The image of Our Lady of Mount Carmel enshrined in the church is a wooden sculpture brought to Chile in 1785 by Martín de Lecuna for his oratory. The image was donated to the Cardinal-Archbishop of Santiago, Monsignor José María Caro, by Doña Rosalía Mujica de Gutiérrez, a descendant of Don Martín de Lecuna, in August 1945.

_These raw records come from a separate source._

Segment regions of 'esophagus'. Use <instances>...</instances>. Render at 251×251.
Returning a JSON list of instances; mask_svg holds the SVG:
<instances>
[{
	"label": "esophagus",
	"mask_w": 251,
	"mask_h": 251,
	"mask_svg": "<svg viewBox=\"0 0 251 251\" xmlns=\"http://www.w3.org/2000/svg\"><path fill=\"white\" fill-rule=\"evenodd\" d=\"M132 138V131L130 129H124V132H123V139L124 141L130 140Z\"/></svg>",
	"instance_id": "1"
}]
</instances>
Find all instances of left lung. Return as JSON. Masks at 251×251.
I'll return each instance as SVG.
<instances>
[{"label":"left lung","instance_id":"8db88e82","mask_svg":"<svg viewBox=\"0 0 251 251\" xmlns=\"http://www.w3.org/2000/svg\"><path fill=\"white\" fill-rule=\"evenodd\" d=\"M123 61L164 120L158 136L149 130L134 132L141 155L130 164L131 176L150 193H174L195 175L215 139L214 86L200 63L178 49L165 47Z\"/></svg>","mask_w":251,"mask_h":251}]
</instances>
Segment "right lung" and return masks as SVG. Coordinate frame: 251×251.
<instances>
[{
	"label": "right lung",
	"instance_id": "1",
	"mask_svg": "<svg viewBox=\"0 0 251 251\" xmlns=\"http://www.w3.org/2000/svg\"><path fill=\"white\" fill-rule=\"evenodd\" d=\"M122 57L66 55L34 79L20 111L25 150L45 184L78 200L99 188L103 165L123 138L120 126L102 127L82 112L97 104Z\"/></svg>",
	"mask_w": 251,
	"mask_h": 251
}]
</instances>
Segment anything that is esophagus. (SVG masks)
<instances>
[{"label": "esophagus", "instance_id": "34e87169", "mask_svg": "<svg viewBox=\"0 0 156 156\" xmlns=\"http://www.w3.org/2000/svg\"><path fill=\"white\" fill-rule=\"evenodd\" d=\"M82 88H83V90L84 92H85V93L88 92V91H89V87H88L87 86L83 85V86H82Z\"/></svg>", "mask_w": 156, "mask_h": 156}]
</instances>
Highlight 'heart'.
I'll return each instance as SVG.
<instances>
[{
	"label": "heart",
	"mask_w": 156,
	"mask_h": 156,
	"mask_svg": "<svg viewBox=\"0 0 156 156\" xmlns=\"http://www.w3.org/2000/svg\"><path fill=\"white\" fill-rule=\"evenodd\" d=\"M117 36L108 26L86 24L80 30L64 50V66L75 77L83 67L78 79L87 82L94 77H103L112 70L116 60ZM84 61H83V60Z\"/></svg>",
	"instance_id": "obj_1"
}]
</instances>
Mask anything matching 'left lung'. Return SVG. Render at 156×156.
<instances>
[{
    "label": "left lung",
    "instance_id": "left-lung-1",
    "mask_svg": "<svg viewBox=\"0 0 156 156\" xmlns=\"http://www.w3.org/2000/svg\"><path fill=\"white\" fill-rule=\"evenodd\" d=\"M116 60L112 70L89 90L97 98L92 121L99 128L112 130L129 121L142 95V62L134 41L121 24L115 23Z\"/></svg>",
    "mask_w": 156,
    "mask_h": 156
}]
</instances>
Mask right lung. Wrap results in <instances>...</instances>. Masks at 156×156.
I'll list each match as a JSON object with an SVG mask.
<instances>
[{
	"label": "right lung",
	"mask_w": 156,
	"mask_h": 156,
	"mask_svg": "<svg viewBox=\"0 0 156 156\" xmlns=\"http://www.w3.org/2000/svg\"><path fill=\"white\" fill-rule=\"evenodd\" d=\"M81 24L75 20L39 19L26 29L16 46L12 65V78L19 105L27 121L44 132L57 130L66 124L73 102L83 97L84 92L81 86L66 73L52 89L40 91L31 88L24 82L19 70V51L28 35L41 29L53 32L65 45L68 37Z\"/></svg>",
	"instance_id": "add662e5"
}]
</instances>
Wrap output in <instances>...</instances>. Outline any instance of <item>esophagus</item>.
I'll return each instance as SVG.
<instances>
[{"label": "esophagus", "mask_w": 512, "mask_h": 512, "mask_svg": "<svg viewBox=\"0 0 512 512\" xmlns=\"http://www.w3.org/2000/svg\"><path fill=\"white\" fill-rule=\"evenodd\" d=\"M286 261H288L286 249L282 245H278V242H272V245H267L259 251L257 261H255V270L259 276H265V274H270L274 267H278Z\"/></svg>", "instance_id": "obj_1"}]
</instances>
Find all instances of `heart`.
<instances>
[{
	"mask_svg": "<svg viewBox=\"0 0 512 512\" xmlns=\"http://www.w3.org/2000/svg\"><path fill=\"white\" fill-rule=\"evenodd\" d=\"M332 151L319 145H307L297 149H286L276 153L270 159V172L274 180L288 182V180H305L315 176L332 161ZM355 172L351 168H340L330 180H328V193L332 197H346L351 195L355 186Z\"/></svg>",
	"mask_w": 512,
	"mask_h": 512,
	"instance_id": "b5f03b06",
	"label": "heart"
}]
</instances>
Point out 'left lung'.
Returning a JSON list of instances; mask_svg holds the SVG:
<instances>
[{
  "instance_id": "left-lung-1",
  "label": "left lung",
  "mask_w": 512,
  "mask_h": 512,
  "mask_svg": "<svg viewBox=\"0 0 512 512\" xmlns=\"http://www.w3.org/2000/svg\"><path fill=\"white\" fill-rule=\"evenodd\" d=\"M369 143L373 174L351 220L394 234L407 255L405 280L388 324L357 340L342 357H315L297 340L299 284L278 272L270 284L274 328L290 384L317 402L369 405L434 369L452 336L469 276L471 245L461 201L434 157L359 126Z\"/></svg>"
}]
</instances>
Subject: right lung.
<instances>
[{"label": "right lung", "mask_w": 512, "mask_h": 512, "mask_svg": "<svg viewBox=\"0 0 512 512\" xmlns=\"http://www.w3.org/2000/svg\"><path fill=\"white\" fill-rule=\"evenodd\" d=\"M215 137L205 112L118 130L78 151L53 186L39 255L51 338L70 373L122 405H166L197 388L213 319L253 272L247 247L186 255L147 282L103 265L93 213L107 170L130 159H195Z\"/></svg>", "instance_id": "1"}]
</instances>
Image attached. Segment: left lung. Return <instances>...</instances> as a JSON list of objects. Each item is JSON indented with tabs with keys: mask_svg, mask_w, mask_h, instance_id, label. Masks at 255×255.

On April 3, 1987, the image was crowned Queen and Patroness of Chile by Pope John Paul II during his apostolic visit to Chile, ratifying the older decree of Pope Pius XI in 1923 that granted such distinction.

==Observation deck and museum==

Just beneath the roof of the central belfry (63 m high) is an observation deck offering panoramas of southwest Santiago, and the ruins of the old Chapel of Victory in the plaza below. The 300 m2 space was inaugurated on April 3, 2012, the twenty-fifth anniversary of Pope John Paul II's apostolic visit to Chile. Accessible by lift or a flight of 323 steps, it has audiovisual presentations for visitors, and in the centre is a compass rose indicating the directions of Marian sanctuaries around the world.

Under the main sanctuary is the Museo del Carmen, displaying liturgical items and historical artefacts from the site.